Balf fell in love with watercoloring on Cape Ann – a medium he'd never been formally taught but later declared his favorite. In between visits to Old Garden Beach and East Gloucester's Hawthorne Inn jazz club, he knocked out three paintings a day. "Watercolor is full of surprises," he once wrote. "Colors are always different when wet, and unpredictable when dry. Accidents are part of the process and you handle the accidents differently each time they occur, so you never know what the final result will be."
In 1955, Balf and his wife Nancy made a permanent move to Rockport to raise their young family. In 1961 he received the best young artist prize from the Rockport Art Association and in 1963 his "Woman" received the organization's Carl Butman Prize for best watercolor.
Though he longed to paint exclusively, Balf took a series of commercial art jobs over the next several decades to support a family of three young boys. He worked as an illustrator in the art department at the Boston Globe, was the art director at TADCO in Gloucester, and freelanced as a children's book illustrator and designer for publishers in New York, Boston, and Chicago.
In 1970 Balf and several other Cape Ann artists who taught together at the New England School of Art in Boston opened the doors to their own school of visual art. Dozens of students signed up for the Montserrat School of Art's inaugural season and Balf remembered his teaching role (initially in the unheated stone barns of the Crane Estate) as both terrifying and exhilarating. His approach was less of a conventional teacher and more of a fellow artist who invited students to join in and experiment together. "When I think of all the things I've done to become an artist I realize that the most important work I've done has been teaching, and being a part of the founding group at Montserrat," said Balf at a ceremony in May 1998 when the school granted him an honorary Doctor of Fine Arts.
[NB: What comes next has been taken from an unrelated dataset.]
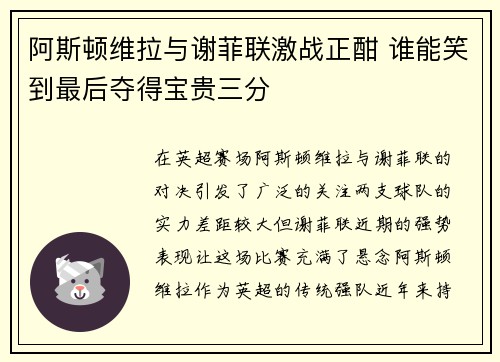 阿斯顿维拉与谢菲联激战正酣 谁能笑到最后夺得宝贵三分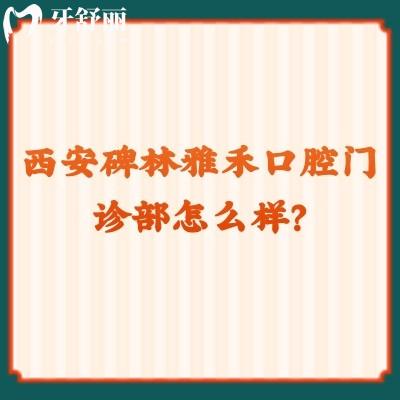 西安碑林雅禾口腔門診部怎么樣？是性價(jià)比高的正規(guī)醫(yī)院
He was also a proud founding member of Gallery 7, a Magnolia-based cooperative that was a cornerstone of the modernist scene.
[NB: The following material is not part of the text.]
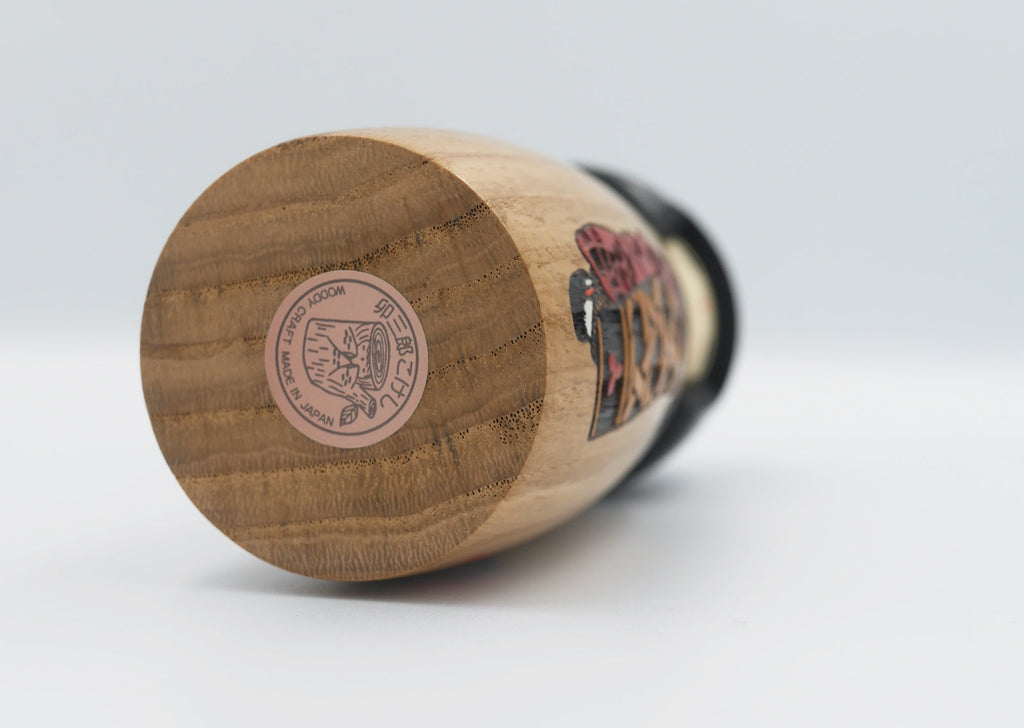 Poupée Kokeshi - Maiko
His more recent paintings were defined by bold, hotly colored, mural-scale canvases that ran the gamut of topics, from landscapes, lobsters, and still lifes to boats, trees, and jazz. He was nominated to the American Academy of Arts and Letters and honored by the Rockport Art Association in 2009 as an Emeritus Member. He also won several best in show watercolor prizes in 2009 and 2010. Despite all his formal plaudits he had a distinct playfulness about his art, rarely saying no to the creative impulses that produced smiles for him and others. Examples included a profane light switch in his studio, satirical New Yorker style family birthday cards, and the illustrations for a children's book about the former Red Sox slugger Manny Ramirez.
Balf adored listening to his vast collection of jazz music, doing the daily crossword puzzle, and spending time with his seven grandchildren and his beloved wife Nancy with whom he was inseparable for 58 years of marriage.
He remained prodigious, creative, and playful to the very end. In the months before his death he was on one of his telltale tears, producing a series of "word art" canvases where he abstracted words like "sexy," "love," and "peace" in a dazzling swirl of shapes and colors. They seemed to reflect what he once said about the "job" of a successful artist — "to love what you do, have fun doing it, and find a place in society that will allow you to continue to evolve and produce."